Supply disruptions from sanctions have forced the price of copper, a major industrial metal, to hit an all-time high of $10,910 per tonne, and up 10% since the start of the invasion. Representing only about 4% of total global production of copper, Russia produces around 1 million tonnes per year, with 40% exported to China, who does not have any sanctions imposed against the country. Copper prices have retraced to $10,200 range (at time of print) with some arguing that copper is “mispricing Russian supply risk”. Goldman Sachs remains firm on their view of copper still being in the bullish super-cycle, keeping their elevated target of $12K per tonne over a 12-month time frame.
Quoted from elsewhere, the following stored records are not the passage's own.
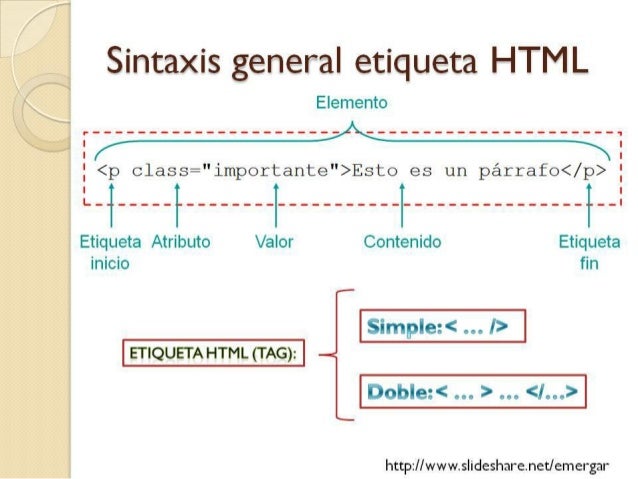 Sintaxis general etiqueta HTML

Elemento

<p class="importante">Esto es un párrafo</p>

Etiqueta inicio

Atributo

Valor

Contenido

Etiqueta fin

ETIQUETA HTML (TAG):

Simple:< ... />

Doble:< ... > ... </...>

http://www.slideshare.net/emergar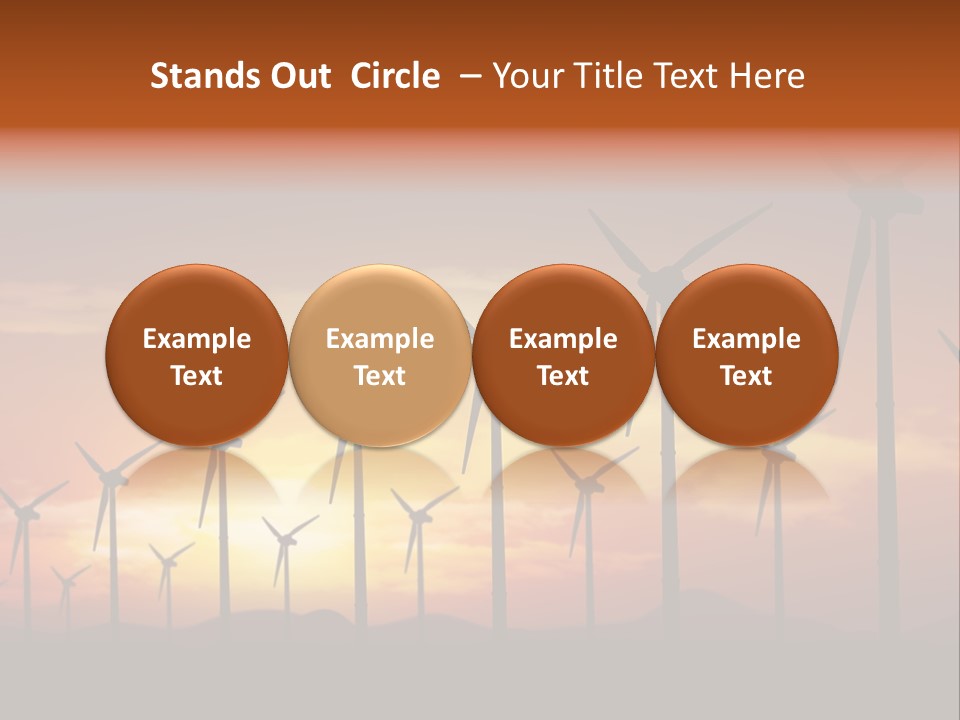 Stands Out Circle – Your Title Text Here

Example Text

Example Text

Example Text

Example Text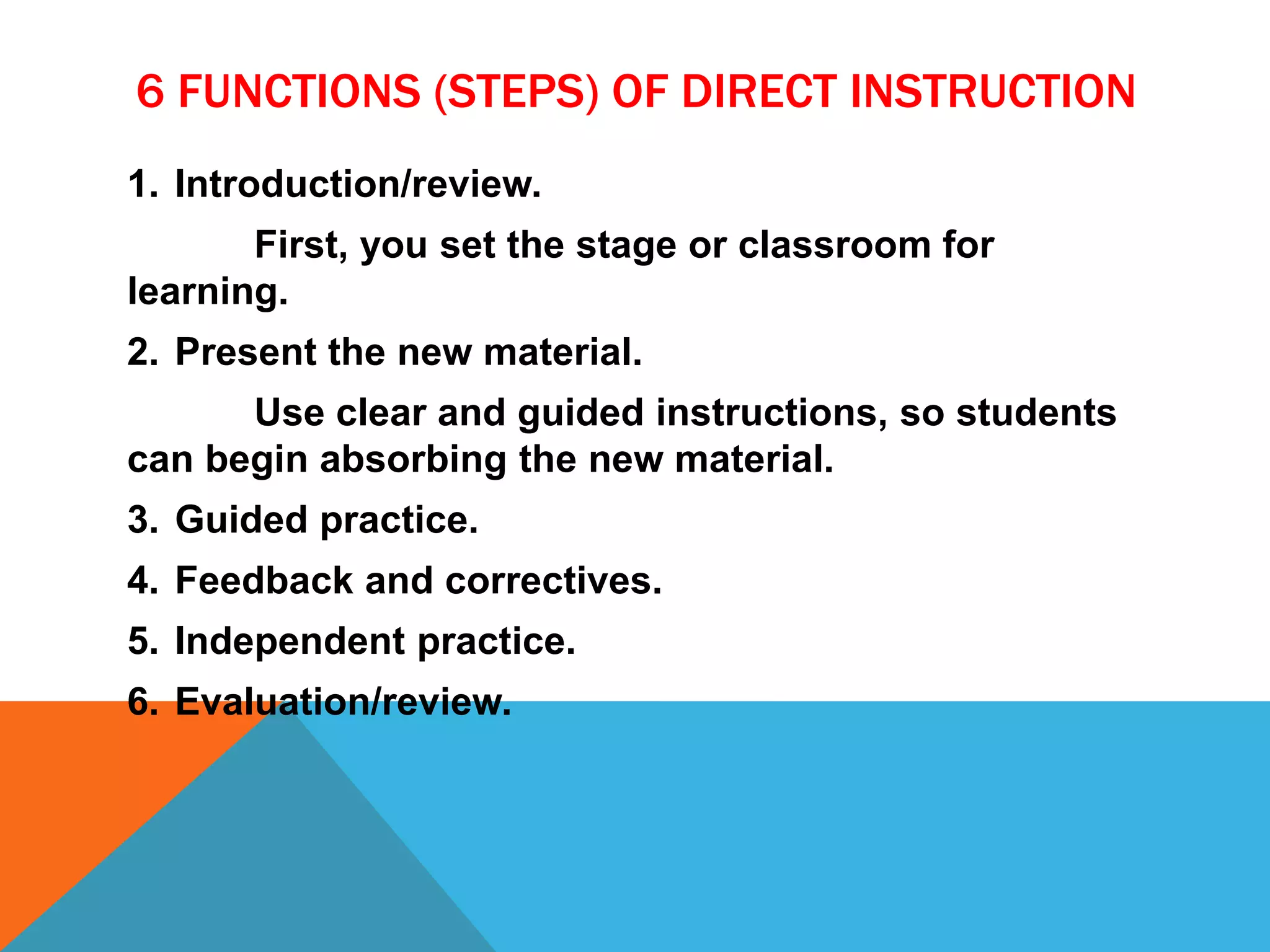 6 FUNCTIONS (STEPS) OF DIRECT INSTRUCTION

1. Introduction/review.

First, you set the stage or classroom for learning.

2. Present the new material.

Use clear and guided instructions, so students can begin absorbing the new material.

3. Guided practice.

4. Feedback and correctives.

5. Independent practice.

6. Evaluation/review.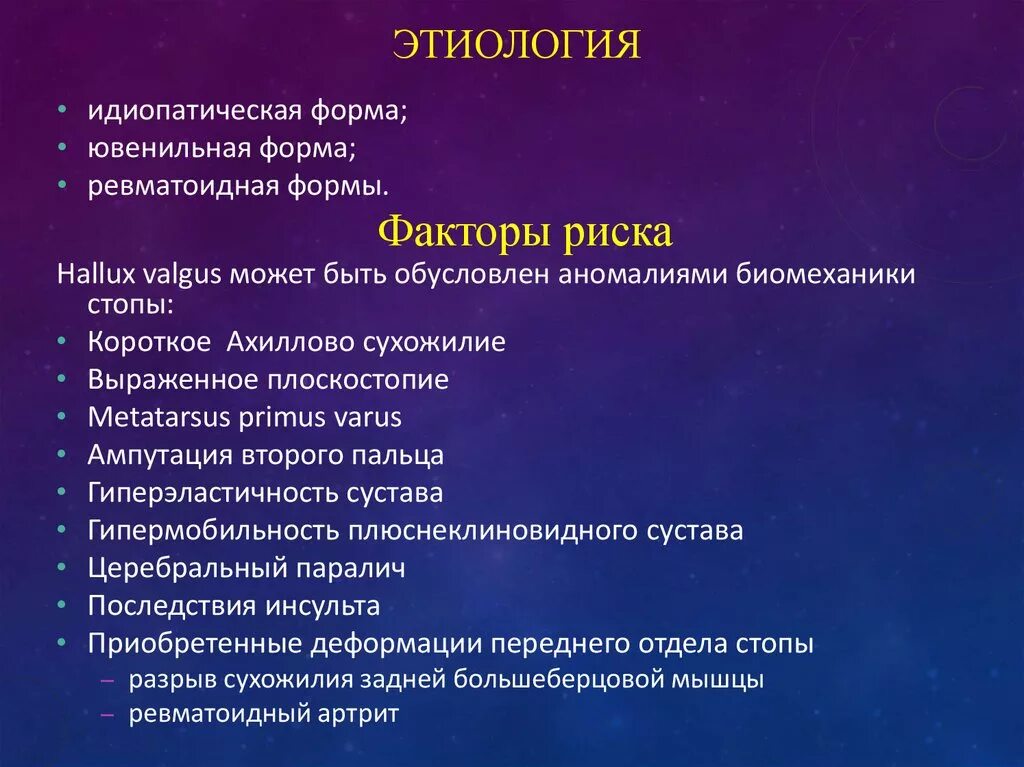 ЭТИОЛОГИЯ

• идиопатическая форма;
• ювенильная форма;
• ревматоидная формы.

Факторы риска

Hallux valgus может быть обусловлен аномалиями биомеханики стопы:
• Короткое Ахиллово сухожилие
• Выраженное плоскостопие
• Metatarsus primus varus
• Ампутация второго пальца
• Гиперэластичность сустава
• Гипермобильность плюснеклиновидного сустава
• Церебральный паралич
• Последствия инсульта
• Приобретенные деформации переднего отдела стопы
– разрыв сухожилия задней большеберцовой мышцы
– ревматоидный артрит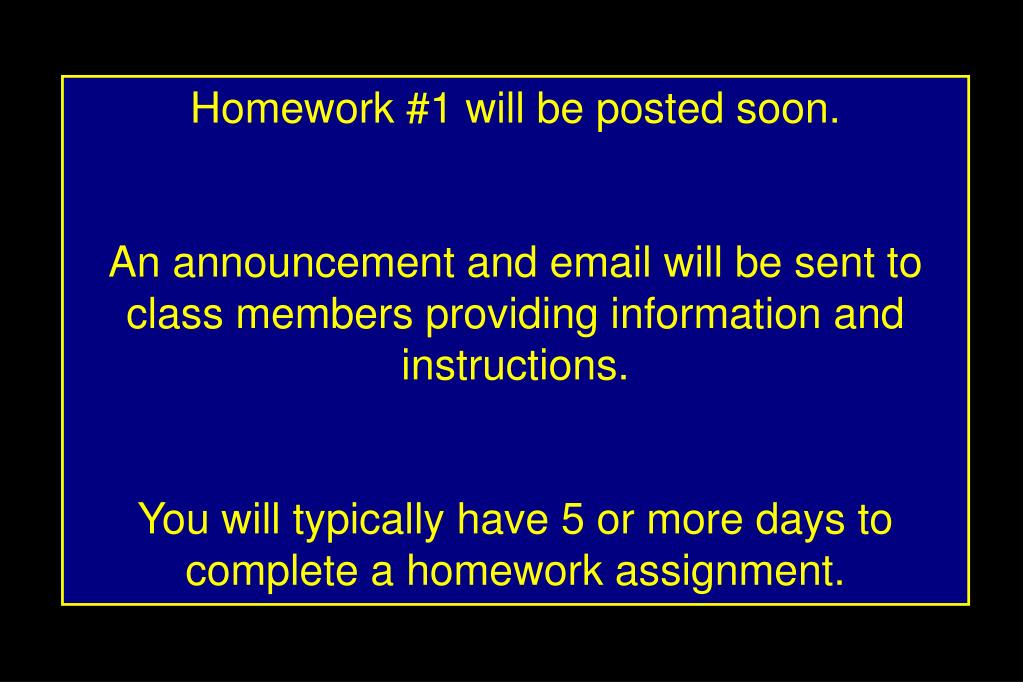 Homework #1 will be posted soon.

An announcement and email will be sent to class members providing information and instructions.

You will typically have 5 or more days to complete a homework assignment.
Effects of the war have also pushed into global agriculture instability. Ukraine and Russia are the world’s largest suppliers of wheat, accounting for nearly 30% of global exports, as well as being large consumer markets for food products. Starting 2022 below $8 per bushel, the Chicago Board of Trade (CBOT) Wheat price hit an all-time high of above $13 before finding soft landing just above the $10 mark. As food prices have already been driven up due to global inflation at all-time highs, any further disruption could prove damaging to the already fragile supply chain. This could ultimately erode food security for those countries with strong reliance on Ukraine and Russian imports, with top 3 destinations including Egypt, Turkey, and Bangladesh.


Sanctions against Russia have resulted in commodity prices being driven up buyers’ reluctance to commit to Russian supplies, combined with the banks’ unwillingness to finance trades in Russian commodities. This will likely further weigh on Russian’s exports in the global market. Global commodity price speculation shall remain at the whim of the continual developments to the Ukraine-Russia conflict.